OBJECTIVE. In the material below, change "patterned wallpaper" to "striped wallpaper" wherever it occurs, keeping everything else the same. Leave the pictures out of your answer.

Some records.
::::::
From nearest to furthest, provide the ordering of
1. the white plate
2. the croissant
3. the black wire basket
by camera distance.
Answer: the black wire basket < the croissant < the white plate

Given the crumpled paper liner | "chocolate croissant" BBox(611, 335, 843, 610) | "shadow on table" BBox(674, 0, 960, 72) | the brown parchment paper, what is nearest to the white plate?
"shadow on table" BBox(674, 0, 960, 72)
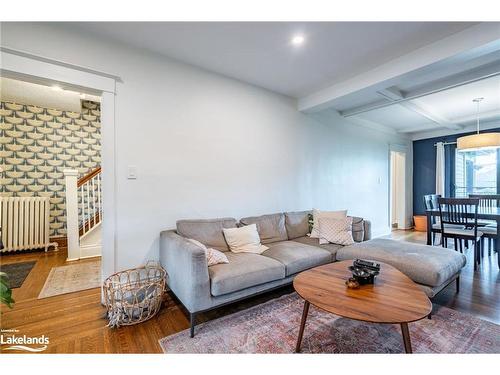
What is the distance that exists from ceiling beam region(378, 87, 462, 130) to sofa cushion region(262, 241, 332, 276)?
2.35 meters

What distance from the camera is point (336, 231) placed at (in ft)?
9.80

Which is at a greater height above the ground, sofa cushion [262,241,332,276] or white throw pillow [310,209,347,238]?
white throw pillow [310,209,347,238]

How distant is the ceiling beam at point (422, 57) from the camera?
2014mm

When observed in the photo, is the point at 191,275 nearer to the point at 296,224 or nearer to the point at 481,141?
the point at 296,224

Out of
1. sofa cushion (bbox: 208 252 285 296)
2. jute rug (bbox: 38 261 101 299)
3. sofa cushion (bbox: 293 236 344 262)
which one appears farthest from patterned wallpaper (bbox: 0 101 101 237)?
sofa cushion (bbox: 293 236 344 262)

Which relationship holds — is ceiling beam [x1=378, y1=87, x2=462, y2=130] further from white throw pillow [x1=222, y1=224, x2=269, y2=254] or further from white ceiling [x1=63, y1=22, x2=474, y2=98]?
white throw pillow [x1=222, y1=224, x2=269, y2=254]

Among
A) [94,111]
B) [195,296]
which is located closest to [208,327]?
[195,296]

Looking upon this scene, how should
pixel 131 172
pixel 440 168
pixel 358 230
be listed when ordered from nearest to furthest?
1. pixel 131 172
2. pixel 358 230
3. pixel 440 168

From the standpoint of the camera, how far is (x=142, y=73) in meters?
2.43

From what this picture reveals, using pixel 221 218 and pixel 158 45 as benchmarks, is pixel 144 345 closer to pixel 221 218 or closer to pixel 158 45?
pixel 221 218

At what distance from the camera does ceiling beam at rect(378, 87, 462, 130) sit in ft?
10.9

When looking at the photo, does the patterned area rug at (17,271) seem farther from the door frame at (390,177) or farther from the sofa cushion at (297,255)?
the door frame at (390,177)

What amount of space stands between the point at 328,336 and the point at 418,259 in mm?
1156

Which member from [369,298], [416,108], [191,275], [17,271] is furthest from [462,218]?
[17,271]
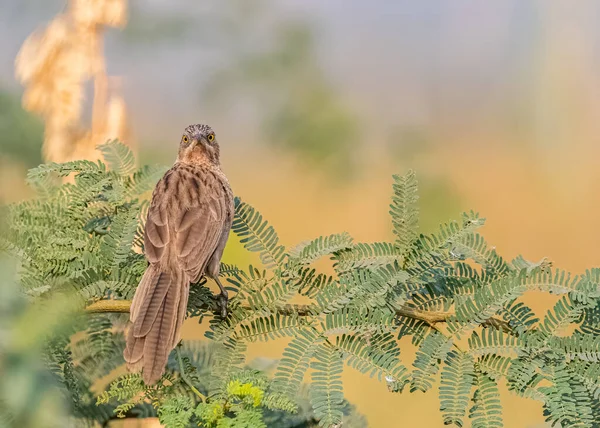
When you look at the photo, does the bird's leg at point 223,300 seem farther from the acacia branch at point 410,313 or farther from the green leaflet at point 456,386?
the green leaflet at point 456,386

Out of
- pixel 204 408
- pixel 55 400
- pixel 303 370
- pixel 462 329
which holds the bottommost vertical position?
pixel 55 400

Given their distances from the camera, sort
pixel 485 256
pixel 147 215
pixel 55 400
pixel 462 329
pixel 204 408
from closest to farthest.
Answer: pixel 55 400
pixel 204 408
pixel 462 329
pixel 485 256
pixel 147 215

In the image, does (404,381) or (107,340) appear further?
(107,340)

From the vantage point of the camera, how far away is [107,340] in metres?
A: 1.26

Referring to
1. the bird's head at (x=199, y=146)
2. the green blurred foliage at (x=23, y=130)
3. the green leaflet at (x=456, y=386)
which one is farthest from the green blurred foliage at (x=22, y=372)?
the bird's head at (x=199, y=146)

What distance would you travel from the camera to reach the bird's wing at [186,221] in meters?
1.25

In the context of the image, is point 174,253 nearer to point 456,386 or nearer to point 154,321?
point 154,321

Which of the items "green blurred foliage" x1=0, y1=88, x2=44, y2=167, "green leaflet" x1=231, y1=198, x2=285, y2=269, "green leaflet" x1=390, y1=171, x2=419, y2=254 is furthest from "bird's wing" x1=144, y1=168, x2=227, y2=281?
"green leaflet" x1=390, y1=171, x2=419, y2=254

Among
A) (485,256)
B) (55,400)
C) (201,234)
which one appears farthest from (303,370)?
(55,400)

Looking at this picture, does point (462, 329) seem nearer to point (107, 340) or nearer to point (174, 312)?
point (174, 312)

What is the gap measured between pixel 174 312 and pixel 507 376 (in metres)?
0.52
::::::
TASK OUTPUT.
From nearest to furthest, provide the ordering of
1. the white plate
2. the croissant
3. the black wire basket
by camera distance.
Answer: the black wire basket < the croissant < the white plate

Given the crumpled paper liner | "chocolate croissant" BBox(611, 335, 843, 610) | "shadow on table" BBox(674, 0, 960, 72) | the brown parchment paper, what is nearest to the white plate?
"shadow on table" BBox(674, 0, 960, 72)
What is the distance that exists from ceiling beam region(378, 87, 462, 130) to sofa cushion region(262, 241, 332, 276)?
2.35 meters

What distance from the camera is point (336, 231) placed at (in ft)?
9.80

Which is at a greater height above the ground, sofa cushion [262,241,332,276] or white throw pillow [310,209,347,238]?
white throw pillow [310,209,347,238]

How distant is the ceiling beam at point (422, 57) from the camera?
2014mm

When observed in the photo, is the point at 191,275 nearer to the point at 296,224 or nearer to the point at 481,141?
the point at 296,224

Out of
1. sofa cushion (bbox: 208 252 285 296)
2. jute rug (bbox: 38 261 101 299)
3. sofa cushion (bbox: 293 236 344 262)
which one appears farthest from striped wallpaper (bbox: 0 101 101 237)?
sofa cushion (bbox: 293 236 344 262)

Which relationship holds — is ceiling beam [x1=378, y1=87, x2=462, y2=130] further from white throw pillow [x1=222, y1=224, x2=269, y2=254] or further from white ceiling [x1=63, y1=22, x2=474, y2=98]?
white throw pillow [x1=222, y1=224, x2=269, y2=254]

Among
A) [94,111]
B) [195,296]
which is located closest to [208,327]?
[195,296]

Looking upon this scene, how should
pixel 131 172
pixel 440 168
pixel 358 230
be listed when ordered from nearest to furthest?
1. pixel 131 172
2. pixel 358 230
3. pixel 440 168

From the standpoint of the camera, how far is (x=142, y=73) in meters?
2.43

From what this picture reveals, using pixel 221 218 and pixel 158 45 as benchmarks, is pixel 144 345 closer to pixel 221 218 or closer to pixel 158 45?
pixel 221 218

At what distance from the camera does ceiling beam at rect(378, 87, 462, 130) sit in ft?
10.9

When looking at the photo, does the patterned area rug at (17,271) seem farther from the door frame at (390,177) or farther from the sofa cushion at (297,255)?
the door frame at (390,177)

What amount of space stands between the point at 328,336 and the point at 418,259 in mm?
1156

Which member from [369,298], [416,108], [191,275], [17,271] is furthest from [462,218]?
[17,271]
When you look at the photo, does the bird's leg at point 223,300 seem farther from the acacia branch at point 410,313 or farther from the green leaflet at point 456,386?
the green leaflet at point 456,386

Out of
- pixel 204 408
- pixel 55 400
- pixel 303 370
- pixel 462 329
which holds the bottommost vertical position?
pixel 55 400

Given their distances from the camera, sort
pixel 485 256
pixel 147 215
pixel 55 400
pixel 462 329
pixel 204 408
from closest to farthest.
Answer: pixel 55 400
pixel 204 408
pixel 462 329
pixel 485 256
pixel 147 215

In the image, does (404,381) or (107,340) appear further?
(107,340)

From the vantage point of the camera, how far away is [107,340] in metres?
A: 1.26

Referring to
1. the bird's head at (x=199, y=146)
2. the green blurred foliage at (x=23, y=130)
3. the green leaflet at (x=456, y=386)
which one is farthest from the green blurred foliage at (x=22, y=372)?
the bird's head at (x=199, y=146)

What distance would you travel from the camera to reach the bird's wing at [186,221] in meters?
1.25

In the context of the image, is point 174,253 nearer to point 456,386 or nearer to point 154,321?
point 154,321

Which of the items "green blurred foliage" x1=0, y1=88, x2=44, y2=167, "green leaflet" x1=231, y1=198, x2=285, y2=269, "green leaflet" x1=390, y1=171, x2=419, y2=254 is furthest from "bird's wing" x1=144, y1=168, x2=227, y2=281?
"green leaflet" x1=390, y1=171, x2=419, y2=254

Among
A) (485,256)
B) (55,400)
C) (201,234)
which one appears farthest from (303,370)?
(55,400)

Looking at this picture, does point (462, 329) seem nearer to point (107, 340) or nearer to point (174, 312)?
point (174, 312)

What is the gap measured between pixel 174 312 and pixel 507 376 (in metres)?
0.52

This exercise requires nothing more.